- _REQUIRED TASKS_
A – Do these statements agree with the temp gauge thread? (i) The engine in the 1967 GTO came from a 1972 Grand Prix. (ii) Regular parts-house sending units make the gauge read low. (iii) A 455 normally runs at 180-215 degrees. Answer yes or no for each and quote the words of the thread that decide it.
B – Can you rewrite the temp gauge thread from "My temp gauge" to "is 210 degrees.", renaming "mid-range mark" as "center mark"?
C – Can you take the temp gauge calibration thread further, picking up right after its last line?

- _EXCERPT TO READ_
********

# Temp gauge calibration



## Getyourgoat (Jul 1, 2014)

My 1967 GTO has a 1972 Grand Prix 455 big block engine.
My temp gauge normally runs around 235 degrees according to the original gauge.
I have a feeling this is not accurate. The mid-range mark on the temp gauge is 210 degrees.
I’m concerned that the temp sending unit is not calibrated with the gauge.
How can I verify the true temp of the engine?
How can I calibrate the 1972 sending unit to the 1967 gauge?
What is the normal operating temp of a 455?


----------



## geeteeohguy (Feb 2, 2008)

Get a hand held pyrometer and shoot it at the engine, radiator, water outlet, etc. Very Accurate. The correct sending unit for your engine can be gotten from Lectric Limited. Regular parts-house sending units are the wrong resistance, and will have your gauge reading 25-40 degrees high. Normal operating temp for a 455 is 180-215 degrees. If you actually are running 235, it is too hot.


----------



## Getyourgoat (Jul 1, 2014)

Thanks for your reply. Can you recommend a good pyrometer?


----------



## geeteeohguy (Feb 2, 2008)

Nope. Pretty much anything will do, as long as it's accurate. I'd research it on line. See what HVAC techs use. We have a generic one at the shop that works just fine.


----------



## Getyourgoat (Jul 1, 2014)

I got a new sending unit in the mail today from Lectric Limited. I'm in the middle of doing a disk brake conversion but soon as I finish that up (hopefully this weekend) I will install the new sending unit. I will post my resuts then. Thanks for the input.


----------



## geeteeohguy (Feb 2, 2008)

The 389 in my '65 went from an indicated 205 degrees on the gauge to 185 (actual temp) after I yanked the NAPA sensor and installed the Lectric Limited one. Made _me _happy. Hopefully, your results will be the same!


----------



## PontiacJim (Dec 29, 2012)

Getyourgoat said:


> Thanks for your reply. Can you recommend a good pyrometer?

********

Records in a dataset
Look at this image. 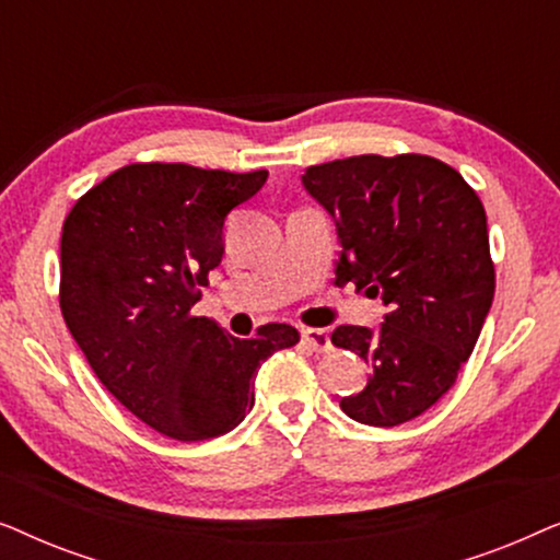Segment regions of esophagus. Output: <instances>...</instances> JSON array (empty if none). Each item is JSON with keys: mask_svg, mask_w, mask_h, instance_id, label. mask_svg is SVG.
<instances>
[{"mask_svg": "<svg viewBox=\"0 0 560 560\" xmlns=\"http://www.w3.org/2000/svg\"><path fill=\"white\" fill-rule=\"evenodd\" d=\"M303 343L313 351H328L331 349V339H328V331L324 328H303L301 331Z\"/></svg>", "mask_w": 560, "mask_h": 560, "instance_id": "34e87169", "label": "esophagus"}]
</instances>
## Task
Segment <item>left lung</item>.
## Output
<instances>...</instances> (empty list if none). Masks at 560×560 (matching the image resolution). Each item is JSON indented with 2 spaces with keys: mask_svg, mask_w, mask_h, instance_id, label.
<instances>
[{
  "mask_svg": "<svg viewBox=\"0 0 560 560\" xmlns=\"http://www.w3.org/2000/svg\"><path fill=\"white\" fill-rule=\"evenodd\" d=\"M303 186L336 221V285L354 282L387 305L377 331L331 334L372 366L341 410L364 425L408 423L454 387L492 308L485 206L462 173L416 152L311 165Z\"/></svg>",
  "mask_w": 560,
  "mask_h": 560,
  "instance_id": "left-lung-1",
  "label": "left lung"
}]
</instances>
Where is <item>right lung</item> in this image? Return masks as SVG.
<instances>
[{"label": "right lung", "mask_w": 560, "mask_h": 560, "mask_svg": "<svg viewBox=\"0 0 560 560\" xmlns=\"http://www.w3.org/2000/svg\"><path fill=\"white\" fill-rule=\"evenodd\" d=\"M267 171L135 163L86 190L60 236V313L102 385L175 441L229 433L255 405L259 364L301 334L267 324L236 339L194 316L224 255V221Z\"/></svg>", "instance_id": "obj_1"}]
</instances>
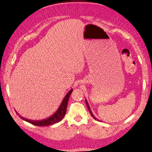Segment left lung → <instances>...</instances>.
<instances>
[{
	"label": "left lung",
	"instance_id": "8db88e82",
	"mask_svg": "<svg viewBox=\"0 0 152 152\" xmlns=\"http://www.w3.org/2000/svg\"><path fill=\"white\" fill-rule=\"evenodd\" d=\"M86 105H87V107H88V110H89V112H90V113L91 115H92V118H94V119H95V120H96L99 121V120H98V119H97V118H96L94 116V115L93 114L92 112L91 111V109H90V106H89V104H88V102H87V100H86Z\"/></svg>",
	"mask_w": 152,
	"mask_h": 152
}]
</instances>
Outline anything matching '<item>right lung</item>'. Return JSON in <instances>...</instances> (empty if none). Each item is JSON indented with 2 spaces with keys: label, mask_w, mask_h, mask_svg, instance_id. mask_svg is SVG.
<instances>
[{
  "label": "right lung",
  "mask_w": 152,
  "mask_h": 152,
  "mask_svg": "<svg viewBox=\"0 0 152 152\" xmlns=\"http://www.w3.org/2000/svg\"><path fill=\"white\" fill-rule=\"evenodd\" d=\"M73 90L71 89L69 92L67 93V94L65 96V97L63 99L61 104L60 105L58 109L56 110V112L54 113L53 115H52L51 116L48 117V118H46V119H44L42 120H28L27 118H24L23 116L18 114V112L16 111L15 112L16 114H17L19 117H20L21 119L23 120L26 121V122L30 123L33 124V125L37 126H49L52 125V124H54L56 123H58L61 121L63 118L64 117L66 114V108H67V105H68V102L69 100V97L71 94V93L72 92Z\"/></svg>",
  "instance_id": "add662e5"
}]
</instances>
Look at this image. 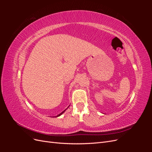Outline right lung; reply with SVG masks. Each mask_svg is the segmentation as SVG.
I'll use <instances>...</instances> for the list:
<instances>
[{
	"instance_id": "add662e5",
	"label": "right lung",
	"mask_w": 152,
	"mask_h": 152,
	"mask_svg": "<svg viewBox=\"0 0 152 152\" xmlns=\"http://www.w3.org/2000/svg\"><path fill=\"white\" fill-rule=\"evenodd\" d=\"M67 108H66V109H67ZM66 109H65V110H64V111H63V112H61V113H59V115H57V116H56V117H59V116H60V115H62V114H63V113L64 112H65V110H66Z\"/></svg>"
}]
</instances>
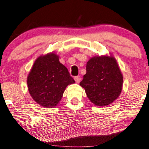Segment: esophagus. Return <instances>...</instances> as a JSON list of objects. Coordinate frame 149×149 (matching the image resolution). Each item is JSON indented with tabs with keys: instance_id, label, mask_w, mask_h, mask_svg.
<instances>
[{
	"instance_id": "1",
	"label": "esophagus",
	"mask_w": 149,
	"mask_h": 149,
	"mask_svg": "<svg viewBox=\"0 0 149 149\" xmlns=\"http://www.w3.org/2000/svg\"><path fill=\"white\" fill-rule=\"evenodd\" d=\"M74 80H75V81H76V83H79L81 80V77L79 76L74 77Z\"/></svg>"
}]
</instances>
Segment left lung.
<instances>
[{"instance_id":"8db88e82","label":"left lung","mask_w":149,"mask_h":149,"mask_svg":"<svg viewBox=\"0 0 149 149\" xmlns=\"http://www.w3.org/2000/svg\"><path fill=\"white\" fill-rule=\"evenodd\" d=\"M122 73L112 56H95L86 63V73L80 85L93 104L104 106L118 98L123 86Z\"/></svg>"}]
</instances>
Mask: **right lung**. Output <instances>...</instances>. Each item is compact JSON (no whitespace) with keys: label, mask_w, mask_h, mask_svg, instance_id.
Segmentation results:
<instances>
[{"label":"right lung","mask_w":149,"mask_h":149,"mask_svg":"<svg viewBox=\"0 0 149 149\" xmlns=\"http://www.w3.org/2000/svg\"><path fill=\"white\" fill-rule=\"evenodd\" d=\"M75 82L66 67L54 53L39 56L27 78L29 91L37 104L45 108L56 106L69 84Z\"/></svg>","instance_id":"1"}]
</instances>
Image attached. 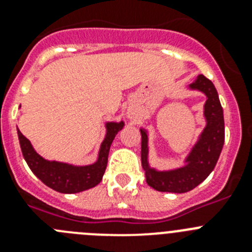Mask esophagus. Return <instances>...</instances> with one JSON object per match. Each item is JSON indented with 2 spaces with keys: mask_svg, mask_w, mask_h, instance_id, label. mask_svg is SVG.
Returning <instances> with one entry per match:
<instances>
[{
  "mask_svg": "<svg viewBox=\"0 0 252 252\" xmlns=\"http://www.w3.org/2000/svg\"><path fill=\"white\" fill-rule=\"evenodd\" d=\"M127 117L128 119H135V117H136V110H133V108H128Z\"/></svg>",
  "mask_w": 252,
  "mask_h": 252,
  "instance_id": "1",
  "label": "esophagus"
}]
</instances>
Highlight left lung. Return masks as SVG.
Returning <instances> with one entry per match:
<instances>
[{"instance_id":"1","label":"left lung","mask_w":252,"mask_h":252,"mask_svg":"<svg viewBox=\"0 0 252 252\" xmlns=\"http://www.w3.org/2000/svg\"><path fill=\"white\" fill-rule=\"evenodd\" d=\"M190 90H197L207 95L204 104V117L207 125L203 132L193 146L186 159V165L168 171H158L149 166L148 161V132H141V164L145 170L146 183L159 192L186 193L201 184L215 169L224 142L223 110L218 98L215 86L208 78L199 74L192 84Z\"/></svg>"}]
</instances>
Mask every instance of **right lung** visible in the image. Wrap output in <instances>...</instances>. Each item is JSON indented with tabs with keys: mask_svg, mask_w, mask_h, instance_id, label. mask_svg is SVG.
<instances>
[{
	"mask_svg": "<svg viewBox=\"0 0 252 252\" xmlns=\"http://www.w3.org/2000/svg\"><path fill=\"white\" fill-rule=\"evenodd\" d=\"M122 127H124L122 121L107 122V133L99 149L98 159L94 164L86 166H74L65 162L45 160L34 150L30 141L20 132L19 128H17V135H19L24 159L26 160L31 171L45 186L60 193H78L93 188L101 182L106 170L111 144Z\"/></svg>",
	"mask_w": 252,
	"mask_h": 252,
	"instance_id": "add662e5",
	"label": "right lung"
}]
</instances>
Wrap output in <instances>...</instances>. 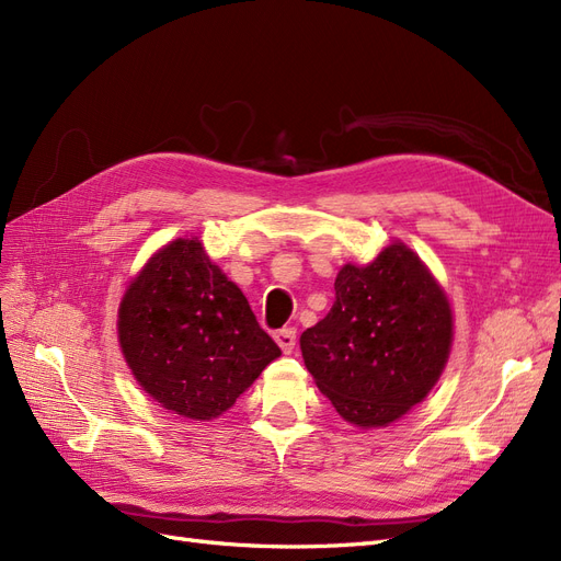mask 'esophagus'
<instances>
[{"mask_svg":"<svg viewBox=\"0 0 561 561\" xmlns=\"http://www.w3.org/2000/svg\"><path fill=\"white\" fill-rule=\"evenodd\" d=\"M274 339H276V343L280 345V351H283L285 355H289V353L295 351L297 330H293V327H285V330H278V332L274 334Z\"/></svg>","mask_w":561,"mask_h":561,"instance_id":"1","label":"esophagus"}]
</instances>
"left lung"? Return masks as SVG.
I'll use <instances>...</instances> for the list:
<instances>
[{
	"label": "left lung",
	"instance_id": "left-lung-1",
	"mask_svg": "<svg viewBox=\"0 0 561 561\" xmlns=\"http://www.w3.org/2000/svg\"><path fill=\"white\" fill-rule=\"evenodd\" d=\"M336 301L299 345L306 369L355 427H388L420 403L453 345L450 301L422 260L392 243L371 264H345Z\"/></svg>",
	"mask_w": 561,
	"mask_h": 561
}]
</instances>
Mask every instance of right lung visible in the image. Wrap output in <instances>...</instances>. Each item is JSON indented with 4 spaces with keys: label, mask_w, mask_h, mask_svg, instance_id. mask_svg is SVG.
<instances>
[{
    "label": "right lung",
    "mask_w": 561,
    "mask_h": 561,
    "mask_svg": "<svg viewBox=\"0 0 561 561\" xmlns=\"http://www.w3.org/2000/svg\"><path fill=\"white\" fill-rule=\"evenodd\" d=\"M118 339L141 388L190 420L222 415L280 355L199 239L148 260L121 301Z\"/></svg>",
    "instance_id": "obj_1"
}]
</instances>
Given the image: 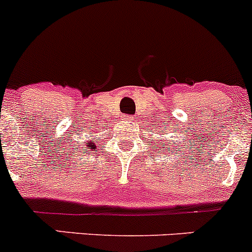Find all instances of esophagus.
I'll use <instances>...</instances> for the list:
<instances>
[{
    "label": "esophagus",
    "mask_w": 252,
    "mask_h": 252,
    "mask_svg": "<svg viewBox=\"0 0 252 252\" xmlns=\"http://www.w3.org/2000/svg\"><path fill=\"white\" fill-rule=\"evenodd\" d=\"M123 120H125V121H132V120H133V118H132L131 115H124V116H123Z\"/></svg>",
    "instance_id": "34e87169"
}]
</instances>
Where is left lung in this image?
<instances>
[{"mask_svg":"<svg viewBox=\"0 0 252 252\" xmlns=\"http://www.w3.org/2000/svg\"><path fill=\"white\" fill-rule=\"evenodd\" d=\"M168 144H170V143H168ZM173 144H175V142H173ZM176 145H177V144H176Z\"/></svg>","mask_w":252,"mask_h":252,"instance_id":"1","label":"left lung"}]
</instances>
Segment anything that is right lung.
<instances>
[{
	"label": "right lung",
	"mask_w": 252,
	"mask_h": 252,
	"mask_svg": "<svg viewBox=\"0 0 252 252\" xmlns=\"http://www.w3.org/2000/svg\"><path fill=\"white\" fill-rule=\"evenodd\" d=\"M88 138H90V137H88ZM85 148H86V149H88V150H94L95 148H97V145H95V141H92V139H90V141H87L86 143H85ZM88 154V153H87Z\"/></svg>",
	"instance_id": "obj_1"
}]
</instances>
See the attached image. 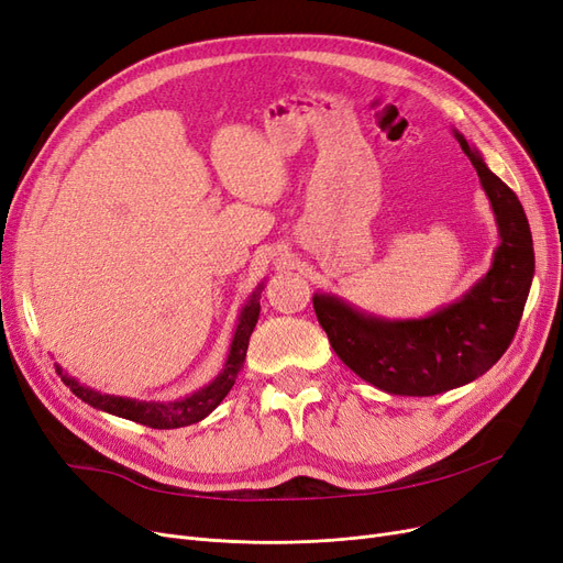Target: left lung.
<instances>
[{
	"instance_id": "1",
	"label": "left lung",
	"mask_w": 563,
	"mask_h": 563,
	"mask_svg": "<svg viewBox=\"0 0 563 563\" xmlns=\"http://www.w3.org/2000/svg\"><path fill=\"white\" fill-rule=\"evenodd\" d=\"M456 140L477 169L500 230L487 277L459 302L419 321H382L333 296L312 298L335 354L389 394L435 396L487 373L510 346L529 298L536 263L525 207L459 132Z\"/></svg>"
}]
</instances>
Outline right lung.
Masks as SVG:
<instances>
[{
	"mask_svg": "<svg viewBox=\"0 0 563 563\" xmlns=\"http://www.w3.org/2000/svg\"><path fill=\"white\" fill-rule=\"evenodd\" d=\"M258 314H261V302H258V294H254L240 317V325L235 331V338H232L223 373L209 386H205L202 391L192 394L186 400L163 405V402H137V400H128V398L102 396L92 389H86V386L74 382L71 377L63 375V371H57V373L63 375V382L69 386L74 396H79L84 402L97 407V410H104L109 415L144 423V426H148V429H181V426L205 419L228 396L232 384H235V379H238V373L244 365L249 338H251V333H254Z\"/></svg>",
	"mask_w": 563,
	"mask_h": 563,
	"instance_id": "1",
	"label": "right lung"
}]
</instances>
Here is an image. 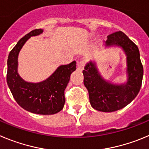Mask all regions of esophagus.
<instances>
[{"instance_id":"1","label":"esophagus","mask_w":149,"mask_h":149,"mask_svg":"<svg viewBox=\"0 0 149 149\" xmlns=\"http://www.w3.org/2000/svg\"><path fill=\"white\" fill-rule=\"evenodd\" d=\"M85 63H86L85 60H81V61H79V62L77 63L78 70H82L84 69V68Z\"/></svg>"}]
</instances>
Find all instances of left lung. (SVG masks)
I'll return each instance as SVG.
<instances>
[{"label":"left lung","mask_w":149,"mask_h":149,"mask_svg":"<svg viewBox=\"0 0 149 149\" xmlns=\"http://www.w3.org/2000/svg\"><path fill=\"white\" fill-rule=\"evenodd\" d=\"M104 43L106 47H120L124 51L126 56V82L118 84L105 80L95 61L87 63L82 73L91 106L102 112H113L128 105L137 96L142 85L143 67L137 46L123 32L109 35Z\"/></svg>","instance_id":"obj_1"}]
</instances>
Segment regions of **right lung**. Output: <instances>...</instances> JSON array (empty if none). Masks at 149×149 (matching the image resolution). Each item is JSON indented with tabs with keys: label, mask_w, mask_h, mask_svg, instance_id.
Instances as JSON below:
<instances>
[{
	"label": "right lung",
	"mask_w": 149,
	"mask_h": 149,
	"mask_svg": "<svg viewBox=\"0 0 149 149\" xmlns=\"http://www.w3.org/2000/svg\"><path fill=\"white\" fill-rule=\"evenodd\" d=\"M43 33L34 29L18 41L9 53L7 60L6 81L13 97L21 108L33 113L51 115L63 109L65 103V91L70 75L76 69V61L61 65L47 79L37 83L28 82L18 73L20 50L32 36Z\"/></svg>",
	"instance_id": "1"
}]
</instances>
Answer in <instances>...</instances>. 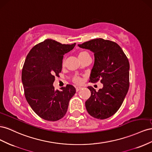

********

- _ANSWERS BY TASK_
A –
(i) Yes: "My 1967 GTO has a 1972 Grand Prix 455 big block engine."
(ii) No: "Regular parts-house sending units are the wrong resistance, and will have your gauge reading 25-40 degrees high."
(iii) Yes: "Normal operating temp for a 455 is 180-215 degrees."

B –
My temp gauge normally runs around 235 degrees according to the original gauge.
I have a feeling this is not accurate. The center mark on the temp gauge is 210 degrees.

C –
Try AutoZone if you have any of these in your area. I picked up a unit for testing and it was fairly inexpensive. Unfortunately, I have never used it. It was a "guy" moment when I saw a tool I thought would be a good addition to the tool box! hahaha. But at least I have it, right?

I suppose you might check around at any of your local auto parts stores and they will offer something that will work.


----------



## Getyourgoat (Jul 1, 2014)

Finally, I got my front disk brake conversion completed. Brakes work like a dream.
I installed the new coolant temp sending unit and now the engine temp appears to be running normal. I never did get a pyrometer and check the engine temp that way vs what shows on the gauge. I still plan to, however; the engine seems to be running normal and no coolant boil overs yet so I think I'm probably OK. I will post pyrometer results if I ever get around to it.


----------



## 68_Goat (Nov 7, 2008)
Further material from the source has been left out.